[Raw records]
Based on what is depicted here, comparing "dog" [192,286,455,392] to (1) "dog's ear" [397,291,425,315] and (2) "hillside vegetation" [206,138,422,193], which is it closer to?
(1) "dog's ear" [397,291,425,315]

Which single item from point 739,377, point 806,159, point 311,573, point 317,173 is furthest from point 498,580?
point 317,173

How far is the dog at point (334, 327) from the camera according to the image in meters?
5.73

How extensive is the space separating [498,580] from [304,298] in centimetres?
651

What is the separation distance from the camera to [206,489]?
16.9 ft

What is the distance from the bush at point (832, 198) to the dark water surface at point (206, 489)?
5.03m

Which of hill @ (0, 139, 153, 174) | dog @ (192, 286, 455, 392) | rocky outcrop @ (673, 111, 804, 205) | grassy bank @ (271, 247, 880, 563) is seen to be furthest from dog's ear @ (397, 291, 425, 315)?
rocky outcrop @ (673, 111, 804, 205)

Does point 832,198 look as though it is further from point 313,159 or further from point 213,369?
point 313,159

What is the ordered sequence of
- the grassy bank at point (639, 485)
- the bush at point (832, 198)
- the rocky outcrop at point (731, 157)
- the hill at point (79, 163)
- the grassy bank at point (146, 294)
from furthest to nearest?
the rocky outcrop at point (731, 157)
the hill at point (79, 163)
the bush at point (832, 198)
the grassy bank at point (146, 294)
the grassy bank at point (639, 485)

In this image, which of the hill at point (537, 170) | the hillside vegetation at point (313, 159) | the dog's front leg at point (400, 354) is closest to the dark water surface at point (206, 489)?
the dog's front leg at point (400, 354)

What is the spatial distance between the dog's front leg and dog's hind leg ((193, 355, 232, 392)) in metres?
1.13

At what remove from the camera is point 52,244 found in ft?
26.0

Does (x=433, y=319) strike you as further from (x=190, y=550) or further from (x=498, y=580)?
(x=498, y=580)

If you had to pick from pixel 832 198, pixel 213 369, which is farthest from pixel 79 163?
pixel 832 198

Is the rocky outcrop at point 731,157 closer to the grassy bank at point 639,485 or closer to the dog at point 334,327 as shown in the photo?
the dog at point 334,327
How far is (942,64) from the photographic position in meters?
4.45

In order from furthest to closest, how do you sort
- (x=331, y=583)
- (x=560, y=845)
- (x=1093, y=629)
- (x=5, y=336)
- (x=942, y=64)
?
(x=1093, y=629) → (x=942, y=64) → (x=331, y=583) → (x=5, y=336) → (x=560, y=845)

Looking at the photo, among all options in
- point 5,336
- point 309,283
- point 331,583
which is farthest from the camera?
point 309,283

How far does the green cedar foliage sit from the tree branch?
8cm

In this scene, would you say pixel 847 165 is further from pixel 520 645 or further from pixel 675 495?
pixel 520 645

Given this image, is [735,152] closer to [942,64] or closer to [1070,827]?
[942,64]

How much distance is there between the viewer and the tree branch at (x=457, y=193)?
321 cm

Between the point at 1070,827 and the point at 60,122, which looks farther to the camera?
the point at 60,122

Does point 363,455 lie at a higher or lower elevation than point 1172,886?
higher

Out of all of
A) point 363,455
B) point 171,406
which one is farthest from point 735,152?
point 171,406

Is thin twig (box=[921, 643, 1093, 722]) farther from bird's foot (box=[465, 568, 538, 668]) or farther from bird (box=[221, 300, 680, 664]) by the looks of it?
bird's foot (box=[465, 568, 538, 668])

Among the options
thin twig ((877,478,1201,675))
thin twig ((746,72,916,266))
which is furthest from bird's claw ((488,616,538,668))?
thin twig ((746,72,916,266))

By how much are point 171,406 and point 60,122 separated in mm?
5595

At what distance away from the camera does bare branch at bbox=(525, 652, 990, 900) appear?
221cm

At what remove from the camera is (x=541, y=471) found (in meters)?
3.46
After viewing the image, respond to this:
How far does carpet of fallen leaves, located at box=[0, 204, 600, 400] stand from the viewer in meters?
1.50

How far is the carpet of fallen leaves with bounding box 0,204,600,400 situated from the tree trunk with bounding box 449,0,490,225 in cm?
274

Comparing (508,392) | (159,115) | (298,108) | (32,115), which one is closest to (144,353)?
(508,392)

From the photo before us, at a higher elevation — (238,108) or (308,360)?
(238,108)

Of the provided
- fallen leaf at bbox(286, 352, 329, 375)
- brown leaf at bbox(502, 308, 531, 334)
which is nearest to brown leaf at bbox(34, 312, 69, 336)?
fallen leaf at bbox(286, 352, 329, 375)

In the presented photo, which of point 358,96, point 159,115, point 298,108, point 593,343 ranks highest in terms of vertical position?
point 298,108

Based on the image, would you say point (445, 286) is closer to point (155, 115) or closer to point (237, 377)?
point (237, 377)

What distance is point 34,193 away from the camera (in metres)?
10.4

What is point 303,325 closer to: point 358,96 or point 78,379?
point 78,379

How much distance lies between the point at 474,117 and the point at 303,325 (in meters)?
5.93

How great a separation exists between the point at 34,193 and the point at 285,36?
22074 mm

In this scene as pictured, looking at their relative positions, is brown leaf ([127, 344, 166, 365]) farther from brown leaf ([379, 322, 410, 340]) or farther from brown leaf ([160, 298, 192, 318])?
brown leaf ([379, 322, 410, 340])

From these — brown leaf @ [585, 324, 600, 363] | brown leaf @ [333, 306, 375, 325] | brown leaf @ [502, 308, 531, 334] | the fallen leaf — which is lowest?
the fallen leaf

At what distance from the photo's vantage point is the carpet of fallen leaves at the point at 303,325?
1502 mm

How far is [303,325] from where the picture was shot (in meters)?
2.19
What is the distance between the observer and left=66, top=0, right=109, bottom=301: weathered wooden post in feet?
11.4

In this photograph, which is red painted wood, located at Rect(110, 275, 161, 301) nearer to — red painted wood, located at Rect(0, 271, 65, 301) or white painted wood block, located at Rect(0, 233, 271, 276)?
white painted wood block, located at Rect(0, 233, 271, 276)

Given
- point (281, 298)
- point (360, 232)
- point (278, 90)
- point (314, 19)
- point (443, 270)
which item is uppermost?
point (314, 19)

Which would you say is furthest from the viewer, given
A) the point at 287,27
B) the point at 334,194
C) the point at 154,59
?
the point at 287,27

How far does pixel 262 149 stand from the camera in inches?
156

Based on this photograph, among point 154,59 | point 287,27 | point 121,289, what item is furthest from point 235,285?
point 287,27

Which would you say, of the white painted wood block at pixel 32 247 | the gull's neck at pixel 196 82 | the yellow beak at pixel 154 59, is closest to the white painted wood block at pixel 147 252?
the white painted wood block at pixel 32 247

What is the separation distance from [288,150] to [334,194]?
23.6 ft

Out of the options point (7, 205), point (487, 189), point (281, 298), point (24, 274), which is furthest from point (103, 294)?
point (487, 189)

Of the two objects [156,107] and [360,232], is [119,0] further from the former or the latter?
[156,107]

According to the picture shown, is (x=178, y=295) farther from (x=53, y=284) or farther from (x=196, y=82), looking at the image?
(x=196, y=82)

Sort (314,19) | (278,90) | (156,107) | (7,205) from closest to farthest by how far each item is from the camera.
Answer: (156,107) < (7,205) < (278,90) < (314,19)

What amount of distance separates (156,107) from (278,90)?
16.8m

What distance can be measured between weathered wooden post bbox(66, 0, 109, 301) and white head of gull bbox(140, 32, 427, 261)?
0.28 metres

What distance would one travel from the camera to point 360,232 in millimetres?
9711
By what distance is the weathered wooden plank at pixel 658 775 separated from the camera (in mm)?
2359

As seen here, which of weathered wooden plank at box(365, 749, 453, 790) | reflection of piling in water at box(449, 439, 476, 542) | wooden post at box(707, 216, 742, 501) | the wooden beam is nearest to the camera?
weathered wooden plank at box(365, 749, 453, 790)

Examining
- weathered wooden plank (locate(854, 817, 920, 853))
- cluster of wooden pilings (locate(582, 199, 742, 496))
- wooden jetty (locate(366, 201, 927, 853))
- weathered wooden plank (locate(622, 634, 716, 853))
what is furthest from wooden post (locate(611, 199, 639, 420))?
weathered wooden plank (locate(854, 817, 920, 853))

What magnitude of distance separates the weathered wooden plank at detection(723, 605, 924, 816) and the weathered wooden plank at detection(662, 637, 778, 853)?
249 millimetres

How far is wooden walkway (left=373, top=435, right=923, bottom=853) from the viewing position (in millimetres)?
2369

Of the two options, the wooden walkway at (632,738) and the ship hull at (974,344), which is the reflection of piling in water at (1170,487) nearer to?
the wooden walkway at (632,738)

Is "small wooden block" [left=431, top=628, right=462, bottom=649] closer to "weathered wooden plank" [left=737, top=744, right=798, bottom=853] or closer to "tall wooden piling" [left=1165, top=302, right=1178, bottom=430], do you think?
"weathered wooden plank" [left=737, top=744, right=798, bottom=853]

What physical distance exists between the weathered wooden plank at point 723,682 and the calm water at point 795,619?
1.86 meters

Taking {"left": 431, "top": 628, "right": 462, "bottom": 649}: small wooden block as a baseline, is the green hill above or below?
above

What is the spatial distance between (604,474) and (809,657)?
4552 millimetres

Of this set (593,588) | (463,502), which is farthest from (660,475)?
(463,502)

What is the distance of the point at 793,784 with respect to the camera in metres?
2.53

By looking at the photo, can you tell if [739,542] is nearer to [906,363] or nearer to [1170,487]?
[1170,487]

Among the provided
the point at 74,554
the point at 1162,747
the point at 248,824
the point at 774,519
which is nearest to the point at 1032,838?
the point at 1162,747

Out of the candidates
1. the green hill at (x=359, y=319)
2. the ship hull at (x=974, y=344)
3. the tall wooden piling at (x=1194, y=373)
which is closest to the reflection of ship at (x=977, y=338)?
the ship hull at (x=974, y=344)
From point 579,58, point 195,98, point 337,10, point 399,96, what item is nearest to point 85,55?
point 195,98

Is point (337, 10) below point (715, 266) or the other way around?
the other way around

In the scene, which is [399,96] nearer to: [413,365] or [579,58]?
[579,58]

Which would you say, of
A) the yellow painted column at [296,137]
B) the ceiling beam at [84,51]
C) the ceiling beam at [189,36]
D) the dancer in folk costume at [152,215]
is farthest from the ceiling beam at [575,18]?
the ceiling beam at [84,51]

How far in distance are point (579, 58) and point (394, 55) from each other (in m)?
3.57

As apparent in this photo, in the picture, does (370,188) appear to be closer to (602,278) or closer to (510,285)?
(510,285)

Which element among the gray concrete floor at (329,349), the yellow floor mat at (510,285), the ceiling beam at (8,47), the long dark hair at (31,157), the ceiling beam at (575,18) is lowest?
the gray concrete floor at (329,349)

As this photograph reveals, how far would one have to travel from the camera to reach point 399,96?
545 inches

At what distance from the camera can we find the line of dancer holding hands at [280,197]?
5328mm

_Exercise_: Copy the lines of the listing from the line with "Of the two options, the" up to and including the line with "1.86 meters", reproducing them without any change.

_Response to the task_:
Of the two options, the wooden walkway at (632,738) and the ship hull at (974,344), which is the reflection of piling in water at (1170,487) nearer to?
the wooden walkway at (632,738)

Is "small wooden block" [left=431, top=628, right=462, bottom=649] closer to "weathered wooden plank" [left=737, top=744, right=798, bottom=853] or closer to "tall wooden piling" [left=1165, top=302, right=1178, bottom=430], do you think?
"weathered wooden plank" [left=737, top=744, right=798, bottom=853]

What physical distance exists between the weathered wooden plank at point 723,682 and the calm water at point 795,619?
1.86 meters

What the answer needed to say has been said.